コロナ禍で家族が家にいる時間が増えたせいもあるのでしょうか、2020年の児童虐待の検挙件数は2133件と、過去最高となりました(警察庁生活安全局少年課「令和2年における少年非行、児童虐待及び子供の性被害の状況」による)。

児童虐待などさまざまな理由で、一時的に親と分離させて子どもを保護することを一時保護といいます。日本は「子どもの権利条約」締結国であり、その理念は児童福祉法第1条にも書かれています。この「子どもの権利条約」には、「親と子は司法関与なしには分離されない」となっています。

現在のわが国は、福祉機関である児童相談所のみで児童の一時保護が判断できることから、一時保護における司法関与について検討がされています。2020年9月に設置された厚労省の専門委員会「児童相談所における一時保護の手続等の在り方に関する検討会」でも導入が提言され、4月には第8回検討会が開催されたところです。
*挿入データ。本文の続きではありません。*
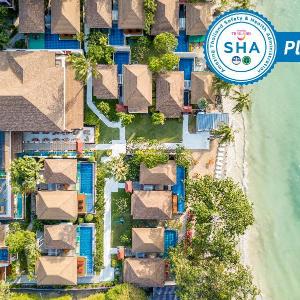 The Briza Beach Resort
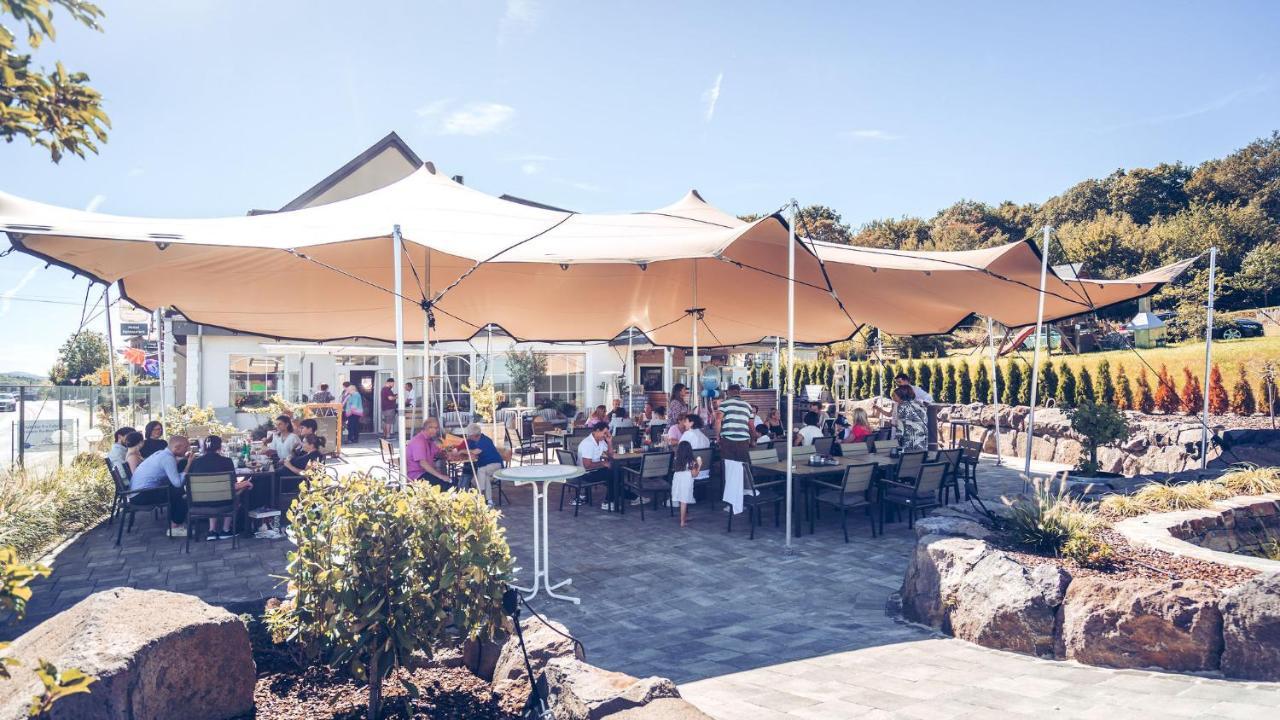 Hotel Kalenborner Hoehe Dış mekan fotoğraf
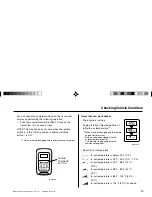 Предварительный просмотр 19 страницы Acura Remote Engine Start System 2 User'S Information Manual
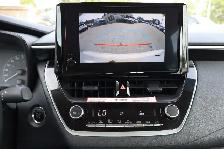 2025 Toyota Corolla LE Plus Sunroof - Photo 8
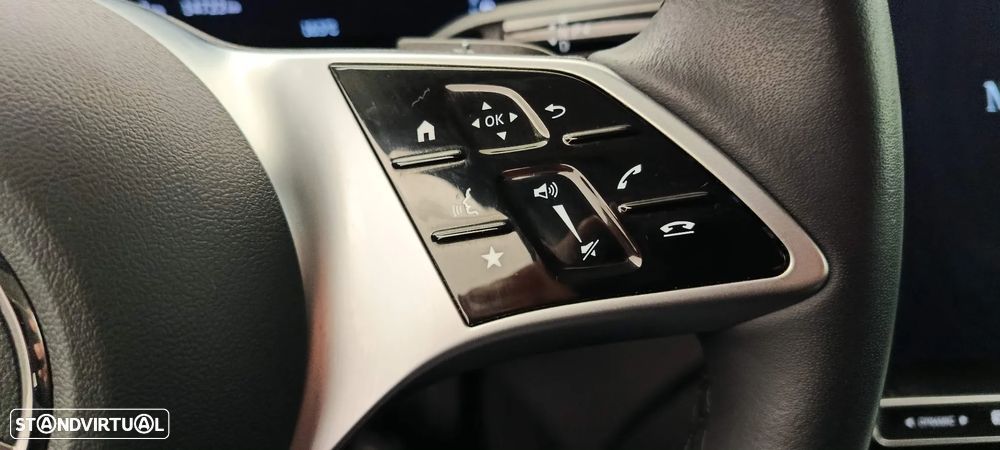 Mercedes-Benz GLC 220 - 23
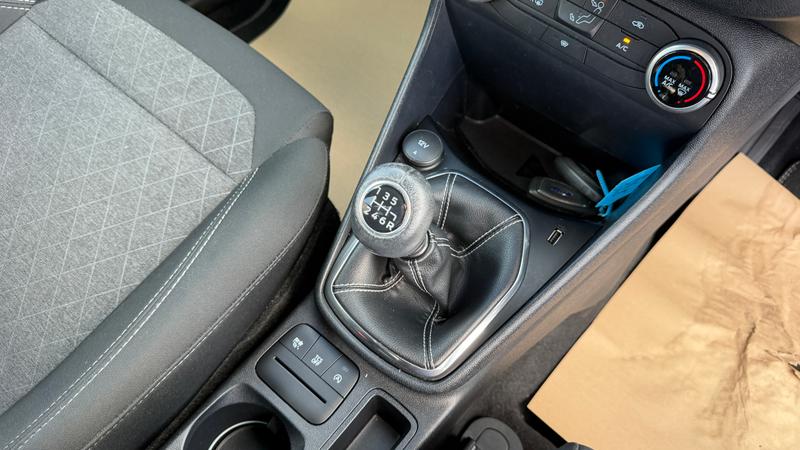 Used Ford Fiesta 2021 for sale - 76382040: Photo 22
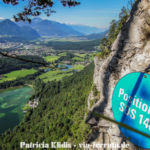 reintalersee klettersteig 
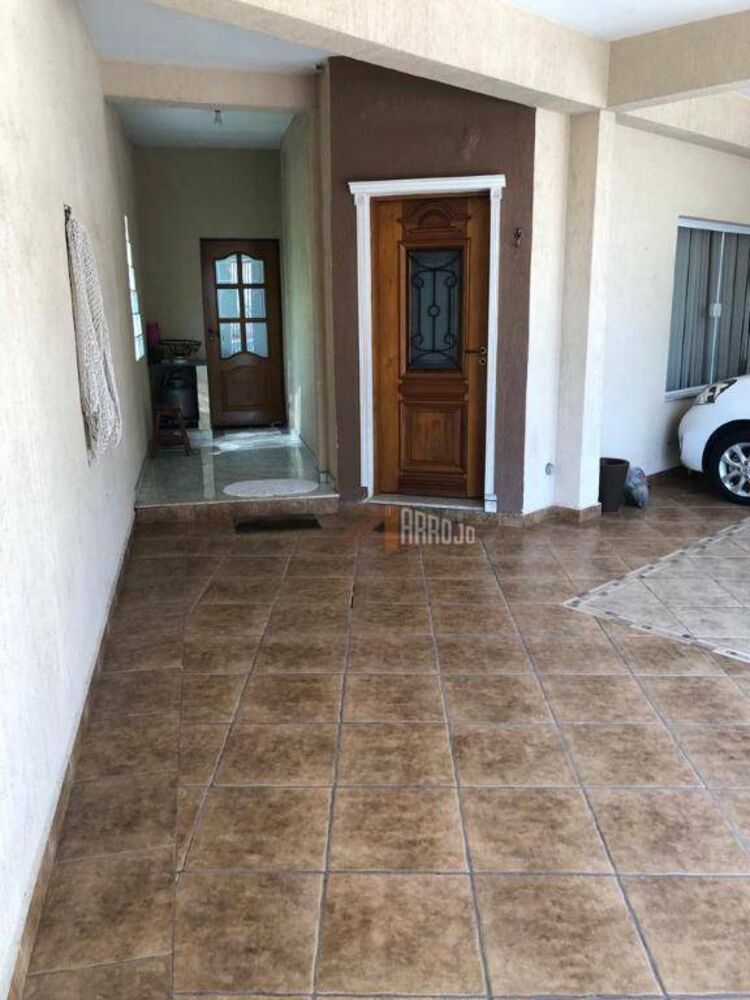 Sobrado à venda com 3 quartos, 167m² - Foto 1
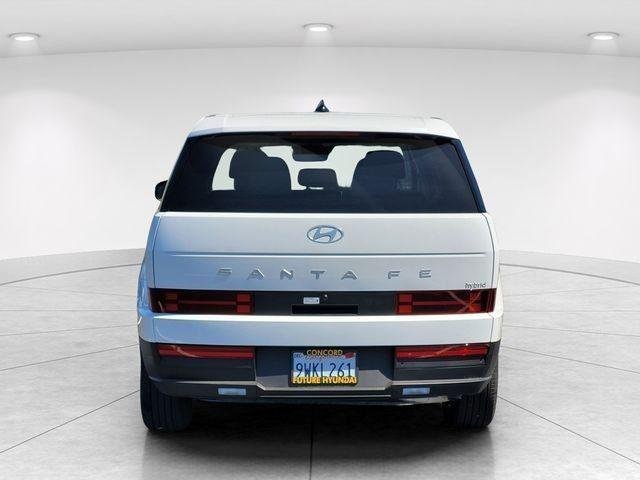 New 2026 White Hyundai SE image 31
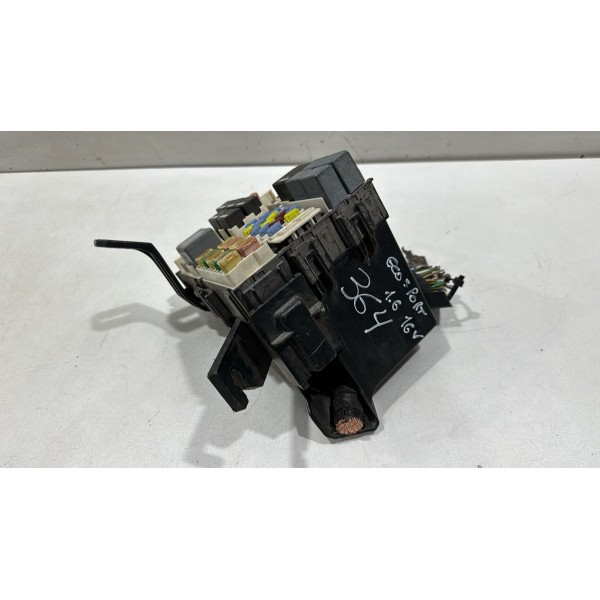 Modulo Bsi Caixa De Fusivel  Ecoesport Fsl 1.6 2014 A 2018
しかしながら実務を行う児童相談所へのアンケート結果からは、約7割が導入反対という結果です 。この制度は世界基準に適した改革のはずですが、なぜ現場(児相)では反対が多いのか、その理由と検証をして今後のあり方について述べたいと思います。

「警察との情報共有」が現場を苦しめている

大きな児童虐待の事件が起こると、その分析として警察や市町村と児相間などの情報共有が足りなかったからだという意見が出ます。ただし、これを鵜呑みにするのは要注意です。なぜなら情報共有をしている自治体とそうでない自治体で死亡率等に差があるか、情報共有前後の分析などでの評価分析は皆無なのです。

それにもかかわらず、警察との情報共有が全国的に進みつつあります。児相への児童虐待通告数の半分以上は警察からです。警察からの通告書はざっとしか書かれていないものが多く、文末は警務要鑑等にある判で押したような文言ばかりです。つまり警察において、児相がかかわるのが真に必要なもののみ通告するなどの分析はされておらず、全数が児相に来る状態です。

しかし警察から通告があった場合は児童相談所のデータ(予後を含む)を警察に報告しなければなりません。警察はざっとしたデータしか提供せず、本当に欲しいそのビッグデータの内容等(特に児相側としては例えば住民票や戸籍などに記載されていない人との関わりなどの相関図が欲しい)はもらえず、筆者の調査によると、おおよそ全数の17%程度しか参考になる情報がもらえていません。